Today I met with my 4th grade poetry students in Providence.
One group took turns reading their poems from the anthology the Writers-in-the-Schools program put together, while eating the strawberries and jellybeans I brought.
Black boys in that group: A.C., A.I., V.T.
My other group worked hard to write some new poems for their book, since many of them had misplaced or thrown out their writing notebooks "because it was full". (They also chased around a lot and bothered each other.) Their books, strawberries and jellybeans are coming next week; I'm taking a break from typing up their poems to write this.
Black boys in that group: D.L., B.W.
I want you to do at least two things today. Both are easy in the sense that you just have to click on something and then read and/or type. Sign this petition at change.org calling for the prosecution of George Zimmerman. And read this open letter by Ajani Husbands at Urban Cusp: "The Bullet Next Time: An Open Letter to my Unborn, Black Son." The petition-signing is relatively easy -- I just did it.
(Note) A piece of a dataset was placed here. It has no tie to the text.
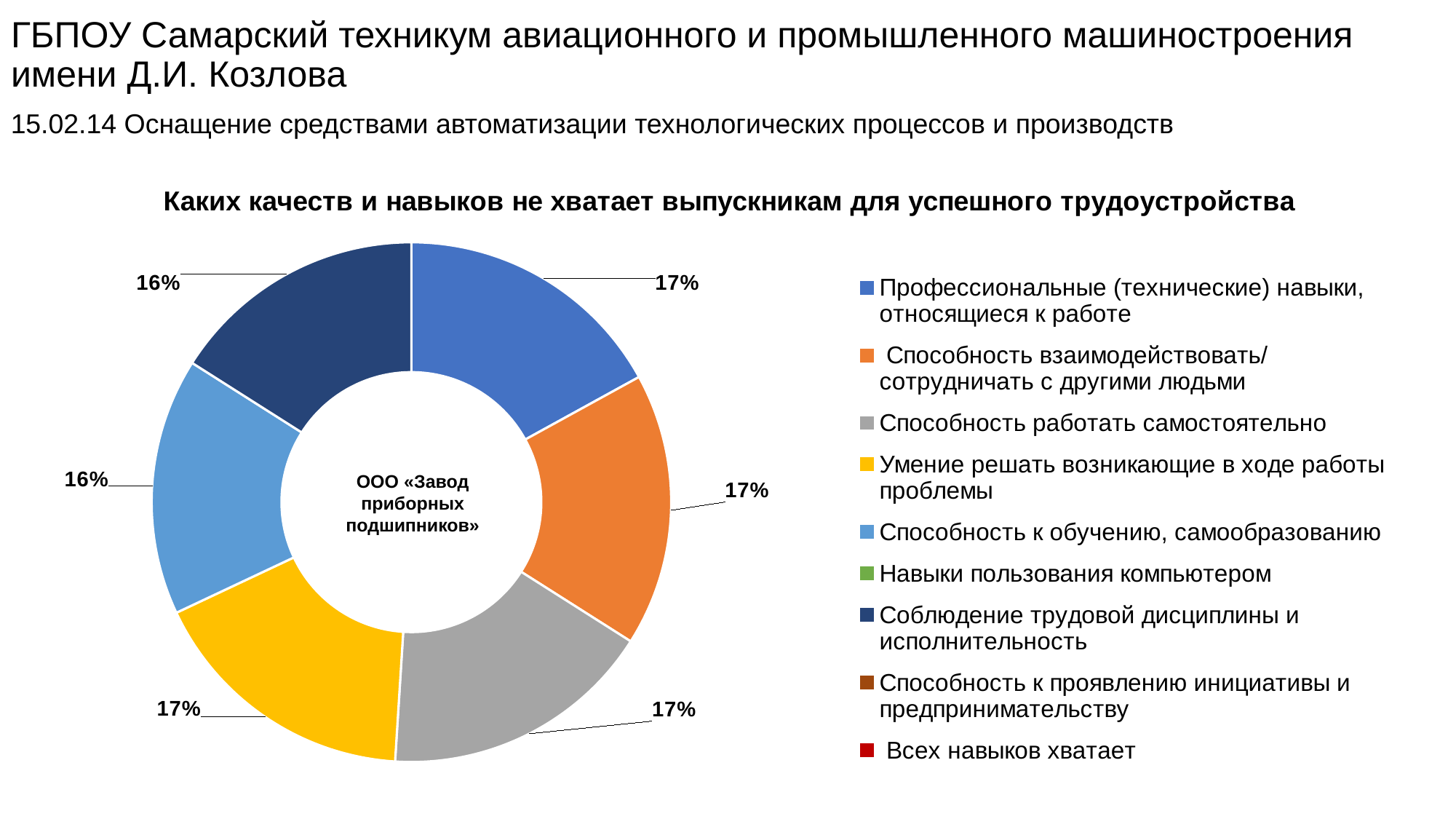
What is the chart's title? Каких качеств и навыков не хватает выпускникам для успешного трудоустройства What text is written in the centre of the doughnut chart? ООО «Завод приборных подшипников» What kind of chart is shown on the slide? doughnut chart What is the difference between the share for «Способность работать самостоятельно» and the share for «Соблюдение трудовой дисциплины и исполнительность»? 1% What share is shown for «Способность к обучению, самообразованию»? 16% What share is shown for «Профессиональные (технические) навыки, относящиеся к работе»? 17% What share is shown for «Соблюдение трудовой дисциплины и исполнительность»? 16% What share is shown for «Способность взаимодействовать/сотрудничать с другими людьми»? 17% Which has the larger share: «Профессиональные (технические) навыки, относящиеся к работе» or «Способность к обучению, самообразованию»? Профессиональные (технические) навыки, относящиеся к работе What share is shown for «Умение решать возникающие в ходе работы проблемы»? 17% What share is shown for «Способность работать самостоятельно»? 17% How many entries does the legend list? 9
Reading Husbands's letter is harder, but not as hard, of course, as living what it's about.
Racialicious has a pretty good roundup of some of the things other people are saying and writing about this and the pattern of often-lethal, always-destructive racial profiling it's part of, from news reporting to personal essays like the one linked above to events in protest of the police department's handling of George Zimmerman and in support of Trayvon Martin's family.
Husbands writes, "Your greatest achievements will be fluff for your eulogy." My 4th grade students are 9 or 10; I'm 33. I do not want to live to read, in the obituaries of A.C., A.I., V.T., D.L. or B.W., "He was so funny, so smart, so insightful." I do not want to read, "He had so much energy" or "He had such a great imagination" or "He loved to write poetry."